There are about 9 sub types that are hard to classify and more research is needed.

- AT units

In [None]:
df_atu.at_units.unique()

- SST units

In [None]:
df_sstu.sst_units.unique()

- Air pressure units

In [None]:
df_apu.ap_units.unique()

The **DLS** unit format is believed to stand for Dutch Lines and the 12R or 10R means that were reduced to 12 or 10 Réaumur (like pressures reduced to 32F). This is still an ongoing discussion.

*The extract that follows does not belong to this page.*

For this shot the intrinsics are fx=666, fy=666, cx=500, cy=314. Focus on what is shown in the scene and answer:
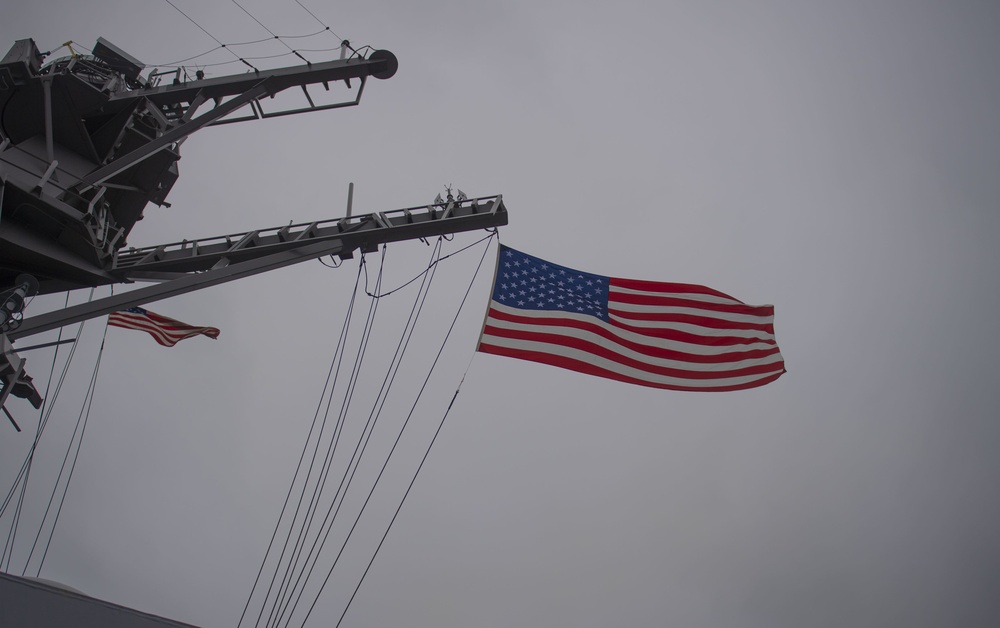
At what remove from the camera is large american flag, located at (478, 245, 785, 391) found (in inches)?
434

- Attached thermometer units

In [None]:
df_bartu.bart_units.unique()

- Longitude Units

In [None]:
df_lonu.lon_units.unique()

- Barometer types:

In [None]:
df_barot.baro_types.unique()

- Other units for which there was no information

In [None]:
df_distu_land.distance_units_to_land.unique()

In [None]:
df_distu_travel.distance_units_travelled.unique()

In [None]:
df_unit_m.units_of_other_measurements.unique()

In [None]:
df_humi_u.humidity_units.unique()

An overview through time of some of the Barometer types and air pressure units

In [None]:
fig = plt.figure(figsize=(20, 10))

ax = fig.add_subplot(111)

g = sns.histplot(
    data=df_barot,
    x="Year",
    hue="baro_types",
    multiple="stack",
    palette="deep",
    ax=ax,
    legend=True,
)
ax.grid(False)
plt.setp(g.get_xticklabels(), rotation=45)
plt.title("Barometer types", fontsize=16)

plt.show()

In [None]:
fig = plt.figure(figsize=(20, 10))

ax = fig.add_subplot(111)

cmap = sns.set_palette("rocket", n_colors=len(df_apu.ap_units.unique()))

g = sns.histplot(
    data=df_apu,
    x="Year",
    hue="ap_units",
    multiple="stack",
    palette=cmap,
    ax=ax,
    legend=True,
)
ax.grid(False)
plt.setp(g.get_xticklabels(), rotation=45)
plt.title("Air temp units", fontsize=16)

plt.show()

**Overview of the position quality**

In [None]:
fig, ax = plt.subplots(2, 1, figsize=(20, 10))


g = sns.histplot(
    data=df_lati,
    x="Year",
    hue="lan_inds",
    multiple="stack",
    palette="deep",
    ax=ax[0],
    legend=True,
)
plt.setp(g.get_xticklabels(), rotation=45)
ax[0].grid(False)

xticks = ax[0].xaxis.get_major_ticks()
for i in range(len(xticks)):
    if i % 2 == 1:
        xticks[i].set_visible(False)

ax[0].set_title(
    "Coordinates indicator", fontdict={"fontsize": 16, "fontweight": "medium"}
)
ax[0].set_xlabel("")


p = sns.histplot(
    data=df_loni,
    x="Year",
    hue="lon_inds",
    multiple="stack",
    palette="colorblind",
    ax=ax[1],
    legend=True,
)
plt.setp(p.get_xticklabels(), rotation=45)
ax[1].grid(False)

xticks = ax[1].xaxis.get_major_ticks()
for i in range(len(xticks)):
    if i % 2 == 1:
        xticks[i].set_visible(False)

plt.show()

Code table for lat and lon indicators, according to this [information](https://stvno.github.io/page/cliwoc/):

```
{
	"1":"originates from dead reckoning",
	"2":"originates from true navigation (bearing/distance, celestial)",
	"3":"Interpolated manually",
	"4":"Interpolated",
	"5":"Inserted actual position (ports, islands, etc.)",
	"6":"Missing"
}
```

Is it worth using the coordinates from the supplemental metadata or should I use the imma.core lat and lon?